Risk Factors for HAD
Major risks factors for HAD include poor adherence to antiretroviral medications and a detectable viral load. The length of time that someone has been infected with HIV is less important than how low their CD4 count has gotten overall.
Evaluation for HAD
Because HIV makes people prone to other problems that can cause cognitive changes, such as infections and cancers, a thorough evaluation is called for when someone with HIV has a change in how they think. This is especially true if someone is getting worse quickly. Most dementias are slow, and a fast course could either mean that there is a different problem going on, or that the HIV is getting out of control.
Work-up for HIV dementia should include an MRI of the brain to look for signs of infection or cancer. HIV associated dementia itself causes significant changes in the picture of the brain taken by MRI. The brain can be shown to be shriveling, and there are increased amounts of white matter hyperintensities, which are bright spots where they don't belong.
Treatment of HAD
Like many other forms of dementia, it is not clear what, if any, treatments can help someone with HIV-Associated Dementia. One of the medications commonly used in Alzheimer's disease, Memantine, has been proven not to help, and there's really no reason to believe that other medications used for Alzheimer's would be useful.
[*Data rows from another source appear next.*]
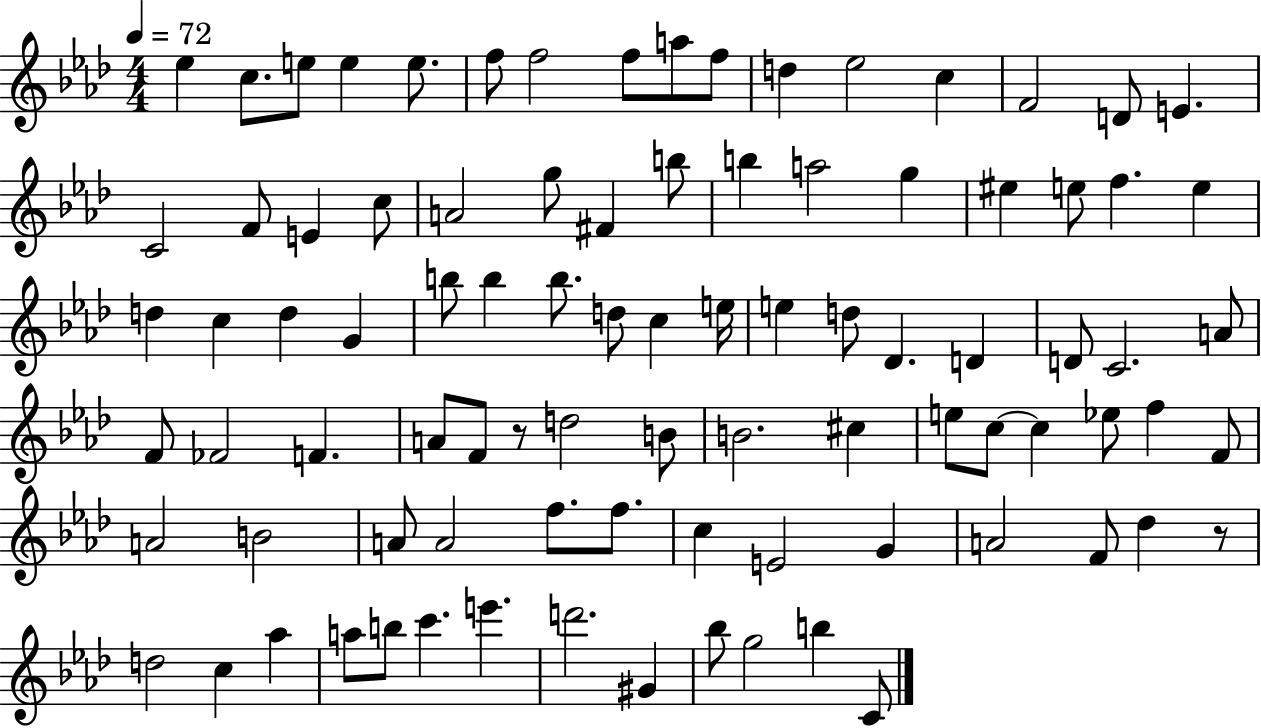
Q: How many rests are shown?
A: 2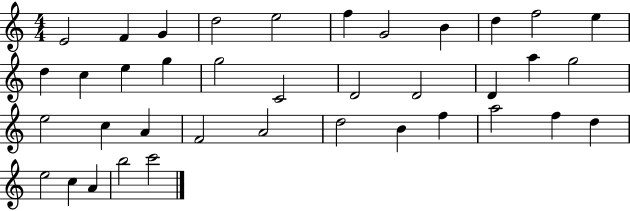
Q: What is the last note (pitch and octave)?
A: C6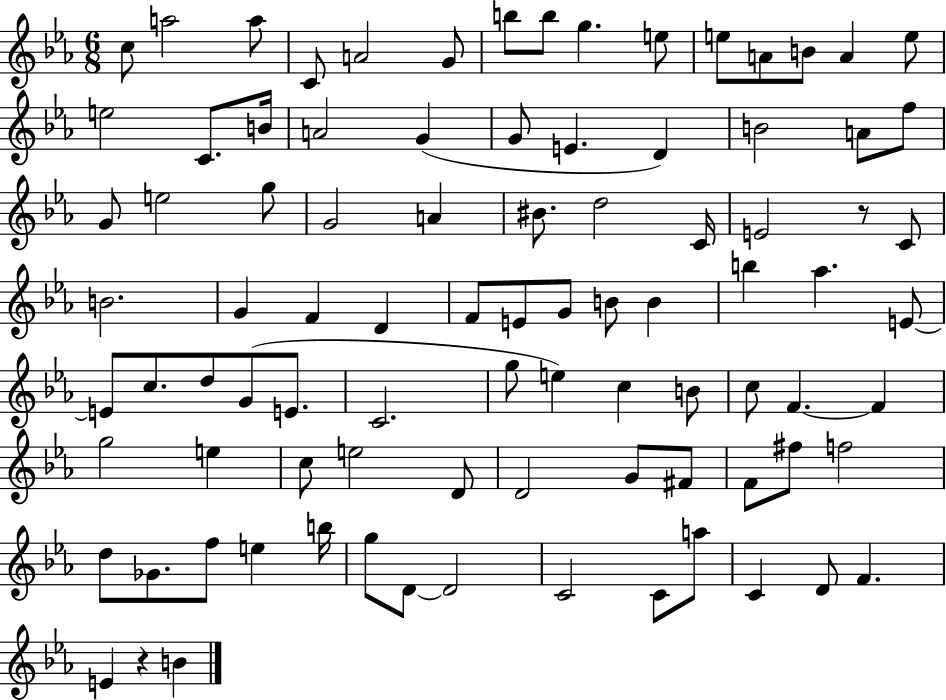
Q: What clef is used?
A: treble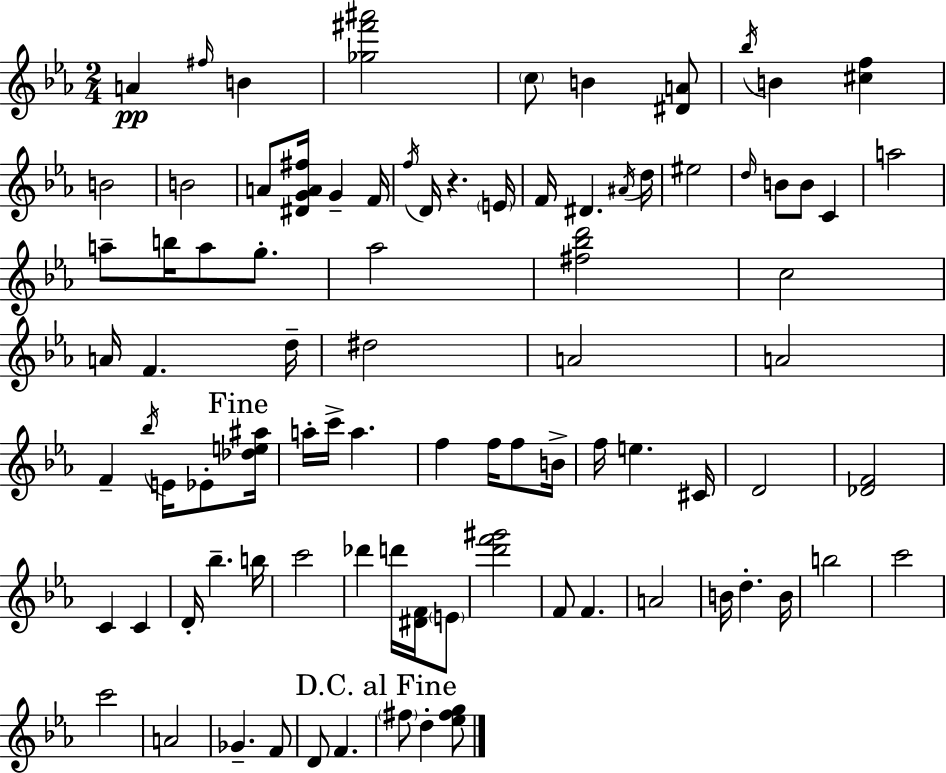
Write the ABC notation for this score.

X:1
T:Untitled
M:2/4
L:1/4
K:Cm
A ^f/4 B [_g^f'^a']2 c/2 B [^DA]/2 _b/4 B [^cf] B2 B2 A/2 [^DGA^f]/4 G F/4 f/4 D/4 z E/4 F/4 ^D ^A/4 d/4 ^e2 d/4 B/2 B/2 C a2 a/2 b/4 a/2 g/2 _a2 [^f_bd']2 c2 A/4 F d/4 ^d2 A2 A2 F _b/4 E/4 _E/2 [_de^a]/4 a/4 c'/4 a f f/4 f/2 B/4 f/4 e ^C/4 D2 [_DF]2 C C D/4 _b b/4 c'2 _d' d'/4 [^DF]/4 E/2 [d'f'^g']2 F/2 F A2 B/4 d B/4 b2 c'2 c'2 A2 _G F/2 D/2 F ^f/2 d [_e^fg]/2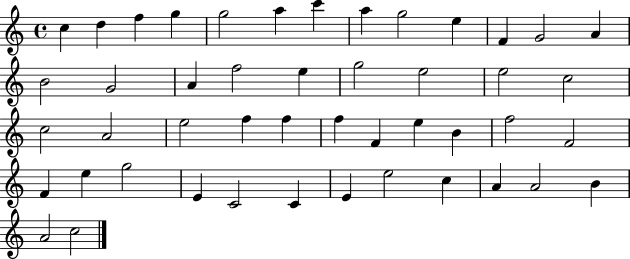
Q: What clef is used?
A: treble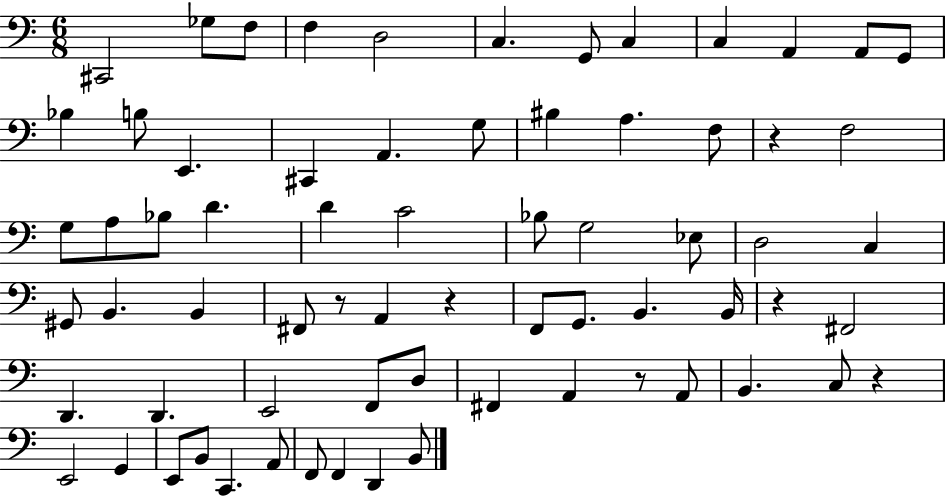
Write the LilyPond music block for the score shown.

{
  \clef bass
  \numericTimeSignature
  \time 6/8
  \key c \major
  cis,2 ges8 f8 | f4 d2 | c4. g,8 c4 | c4 a,4 a,8 g,8 | \break bes4 b8 e,4. | cis,4 a,4. g8 | bis4 a4. f8 | r4 f2 | \break g8 a8 bes8 d'4. | d'4 c'2 | bes8 g2 ees8 | d2 c4 | \break gis,8 b,4. b,4 | fis,8 r8 a,4 r4 | f,8 g,8. b,4. b,16 | r4 fis,2 | \break d,4. d,4. | e,2 f,8 d8 | fis,4 a,4 r8 a,8 | b,4. c8 r4 | \break e,2 g,4 | e,8 b,8 c,4. a,8 | f,8 f,4 d,4 b,8 | \bar "|."
}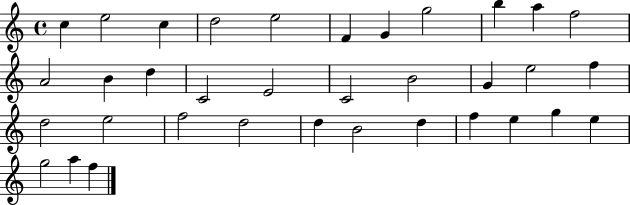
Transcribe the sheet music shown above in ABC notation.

X:1
T:Untitled
M:4/4
L:1/4
K:C
c e2 c d2 e2 F G g2 b a f2 A2 B d C2 E2 C2 B2 G e2 f d2 e2 f2 d2 d B2 d f e g e g2 a f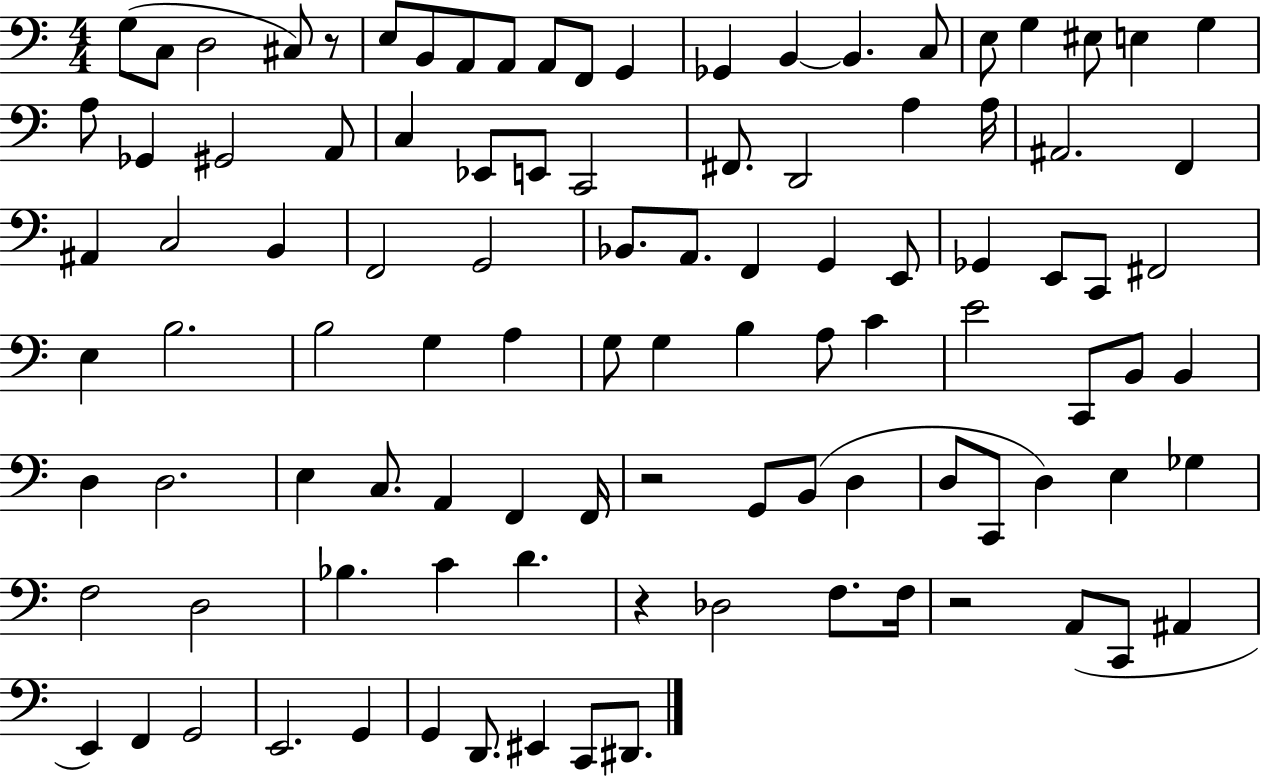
G3/e C3/e D3/h C#3/e R/e E3/e B2/e A2/e A2/e A2/e F2/e G2/q Gb2/q B2/q B2/q. C3/e E3/e G3/q EIS3/e E3/q G3/q A3/e Gb2/q G#2/h A2/e C3/q Eb2/e E2/e C2/h F#2/e. D2/h A3/q A3/s A#2/h. F2/q A#2/q C3/h B2/q F2/h G2/h Bb2/e. A2/e. F2/q G2/q E2/e Gb2/q E2/e C2/e F#2/h E3/q B3/h. B3/h G3/q A3/q G3/e G3/q B3/q A3/e C4/q E4/h C2/e B2/e B2/q D3/q D3/h. E3/q C3/e. A2/q F2/q F2/s R/h G2/e B2/e D3/q D3/e C2/e D3/q E3/q Gb3/q F3/h D3/h Bb3/q. C4/q D4/q. R/q Db3/h F3/e. F3/s R/h A2/e C2/e A#2/q E2/q F2/q G2/h E2/h. G2/q G2/q D2/e. EIS2/q C2/e D#2/e.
Good adherence to antiretroviral therapy has been associated with lower risks of HAD, but it's less certain whether adding or changing medications in someone with HAD is of any benefit. In one study, changing antiretroviral medications actually made people worse. However, if someone has a very concerning HIV-Associated Dementia, many people will change medications, especially if the medications the patient is on are not well known for entering the central nervous system (CNS). Medications such as tenofovir, zalcitabine, nelfinavir, ritonavir, saquinavir and enfuviritide all have been shown to have good penetrance into the CNS.
Some people use methylphenidate (Ritalin) to help with cognitive slowing. In general, staying mentally, socially and physically active is advised.
HIV dementia is a serious problem, and unfortunately we still do not know much about it. Unlike many other forms of dementia, people with HIV dementia do sometimes improve, and so it is important to discuss these symptoms with a qualified physician.
Sources:
Antinori A, Arendt G, Becker JT, et al. Updated research nosology for HIV-associated neurocognitive disorders. Neurology 2007; 69:1789.
Nomenclature and research case definitions for neurologic manifestations of human immunodeficiency virus-type 1 (HIV-1) infection. Report of a Working Group of the American Academy of Neurology AIDS Task Force. Neurology 1991; 41:778.
Price RW. Neurological complications of HIV infection. Lancet 1996; 348:445.